> **What is expected**
Pull out each line of the records below that contains the word "child", copying the whole line.

> **Task inputs**
+===+

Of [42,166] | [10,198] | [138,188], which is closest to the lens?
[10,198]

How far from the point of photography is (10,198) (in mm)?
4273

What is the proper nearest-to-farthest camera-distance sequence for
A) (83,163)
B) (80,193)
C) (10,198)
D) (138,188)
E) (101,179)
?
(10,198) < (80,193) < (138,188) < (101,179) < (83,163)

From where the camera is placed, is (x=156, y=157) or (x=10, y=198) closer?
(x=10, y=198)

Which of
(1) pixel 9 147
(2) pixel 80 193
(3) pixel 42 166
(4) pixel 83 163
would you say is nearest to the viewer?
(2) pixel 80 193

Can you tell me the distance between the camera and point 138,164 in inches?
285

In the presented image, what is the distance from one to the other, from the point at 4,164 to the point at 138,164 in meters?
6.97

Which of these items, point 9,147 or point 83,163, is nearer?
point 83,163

+===+

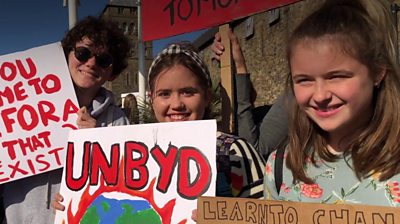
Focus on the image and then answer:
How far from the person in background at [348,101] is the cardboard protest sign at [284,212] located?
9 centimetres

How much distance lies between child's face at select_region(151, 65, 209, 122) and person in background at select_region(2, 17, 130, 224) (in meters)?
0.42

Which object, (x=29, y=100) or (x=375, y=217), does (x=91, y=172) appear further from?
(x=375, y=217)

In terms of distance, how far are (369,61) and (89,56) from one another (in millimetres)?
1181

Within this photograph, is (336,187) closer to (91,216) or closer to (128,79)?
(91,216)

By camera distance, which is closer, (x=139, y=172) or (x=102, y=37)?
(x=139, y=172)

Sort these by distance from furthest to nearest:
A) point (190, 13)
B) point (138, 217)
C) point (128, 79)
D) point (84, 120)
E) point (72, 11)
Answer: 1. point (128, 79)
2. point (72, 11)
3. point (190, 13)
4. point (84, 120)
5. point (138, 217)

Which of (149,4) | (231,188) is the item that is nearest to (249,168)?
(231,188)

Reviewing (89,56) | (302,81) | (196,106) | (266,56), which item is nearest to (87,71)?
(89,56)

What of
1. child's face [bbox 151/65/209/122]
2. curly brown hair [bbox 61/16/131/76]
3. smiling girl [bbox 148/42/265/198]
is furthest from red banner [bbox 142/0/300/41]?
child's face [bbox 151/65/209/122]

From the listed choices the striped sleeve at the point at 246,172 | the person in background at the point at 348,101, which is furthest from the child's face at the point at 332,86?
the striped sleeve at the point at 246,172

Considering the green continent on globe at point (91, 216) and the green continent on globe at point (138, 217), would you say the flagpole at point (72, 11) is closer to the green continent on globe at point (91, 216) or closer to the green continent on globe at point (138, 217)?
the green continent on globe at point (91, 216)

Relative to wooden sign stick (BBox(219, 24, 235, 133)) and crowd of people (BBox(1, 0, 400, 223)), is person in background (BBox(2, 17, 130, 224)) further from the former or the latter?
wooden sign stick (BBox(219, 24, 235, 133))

+===+

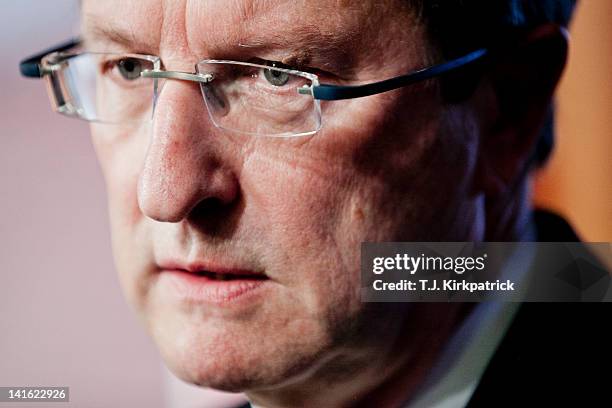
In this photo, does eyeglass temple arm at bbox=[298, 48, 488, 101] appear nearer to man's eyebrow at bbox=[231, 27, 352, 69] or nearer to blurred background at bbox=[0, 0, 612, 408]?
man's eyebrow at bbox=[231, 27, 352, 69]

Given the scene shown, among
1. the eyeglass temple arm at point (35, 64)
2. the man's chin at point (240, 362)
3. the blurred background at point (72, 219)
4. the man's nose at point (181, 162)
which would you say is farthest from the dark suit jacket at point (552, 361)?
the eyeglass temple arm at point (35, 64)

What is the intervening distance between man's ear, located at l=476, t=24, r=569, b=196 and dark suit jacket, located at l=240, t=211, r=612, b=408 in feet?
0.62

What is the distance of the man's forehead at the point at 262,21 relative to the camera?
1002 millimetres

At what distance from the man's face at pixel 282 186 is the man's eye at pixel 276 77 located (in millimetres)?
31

+===+

> **Answer to the problem**
How much distance lies between child's face at select_region(151, 65, 209, 122) and person in background at select_region(2, 17, 130, 224) (in meters)?
1. child's face [bbox 151/65/209/122]
child's face [bbox 151/65/209/122]
From the listed choices the striped sleeve at the point at 246,172 | the person in background at the point at 348,101, which is furthest from the child's face at the point at 332,86?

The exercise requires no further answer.